I recognise that there is a problem in relation to monitoring of the common waiting list. Gleeson examined that problem and provided both for full disclosure of information and a system of annual review of the actual mix. That was the tool offered by the Gleeson Commission and the other commission to make possible the operation of the common waiting list. That was what all of us wanted. I have no objection to a requirement that public beds be used exclusively by the public, but under the Gleeson recommendations the Minister could have had the common waiting list under a common contract without losing the consultants to private hospitals. I do not believe that consultants would decamp in vast numbers. That is my attitude to the Minister's defence of the problem.

The Minister referred to the regulations under section 53 that enable charges to be made, and I should like him to come back to that matter. It is clearly stated that the imposition of charges for inpatient services is to persons who do not have full eligibility — the section provides only for persons who do not have full eligibility, and they are the people who are being charged in the cases made by Deputy Allen and Deputy Ferris.

I wish to deal with the last point first. In a very detailed letter from my colleague, Deputy Chris Flood, to Deputy Allen it was pointed out how those institutional charges work. These are charges which have been in place for 17 years so they are not news.

What about the position in acute hospitals?

All I am saying is that the 1976 regulations apply equally to acute hospitals and long-stay hospitals. There has been a variation and they are not used in several acute hospitals. The fact that they are causing a problem in acute hospitals is being addressed by the Government in order to find out whether something needs to be done. The regulations are the same and the way in which they apply to medical card holders has been pointed out in detail.

On a point of order, I draw attention to the fact that a letter is being quoted selectively. I raised the issue of a 60-year-old person, a pensioner, who was a medical card holder and who was in an acute hospital for more than 30 days within one year at different periods. In that case it was not institutional care or long-stay care that was involved, it was short term care at different times during one year in an acute psychiatric hospital. The Minister should not try to mislead anyone.
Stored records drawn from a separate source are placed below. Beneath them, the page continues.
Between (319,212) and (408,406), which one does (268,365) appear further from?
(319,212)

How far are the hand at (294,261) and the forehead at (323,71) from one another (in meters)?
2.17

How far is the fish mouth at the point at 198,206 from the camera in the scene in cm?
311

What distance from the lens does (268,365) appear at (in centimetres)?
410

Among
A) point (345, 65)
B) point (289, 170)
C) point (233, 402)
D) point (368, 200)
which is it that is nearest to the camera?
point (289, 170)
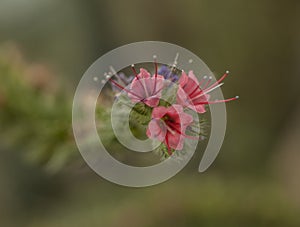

I should like to clarify something with the Minister. The 1976 regulations, brought in by the late Brendan Corish, empowered Ministers — and that was amended in subsequent Acts — to make charges on people who were not eligible for full entitlement, people who were not eligible for medical cards. I am sure the Minister did not want to mislead the House, but he said that a chief executive officer had the power to withdraw a person's medical card while that person was in hospital for an extended period. Chief executive officers would not have that power.

They have.

How can a medical card be withdrawn from someone who is entitled by law to it? The goalposts cannot be changed in the middle of the game. How could any Minister or any executive of a health board decide that a person who had a medical card was no longer eligible just because they were unfortunate enough to be in hospital for an extended period? The 1970 legislation does not allow for charges to be made to people who are eligible for free service in an acute hospital. The Minister has been in his Ministry for long enough now — he has been there for four years with the present Government in coalition with the Progressive Democrats and previously in a minority Government — and it is time for him to tidy up that regulation so that there are no anomalies. I shall say no more about the subject.

Whatever the Deputy's view, I am now required to ask that we agree to report progress.

Progress reported. Committee to sit again.
Sitting suspended at 1.30 p.m. and resumed at 2.30 p.m.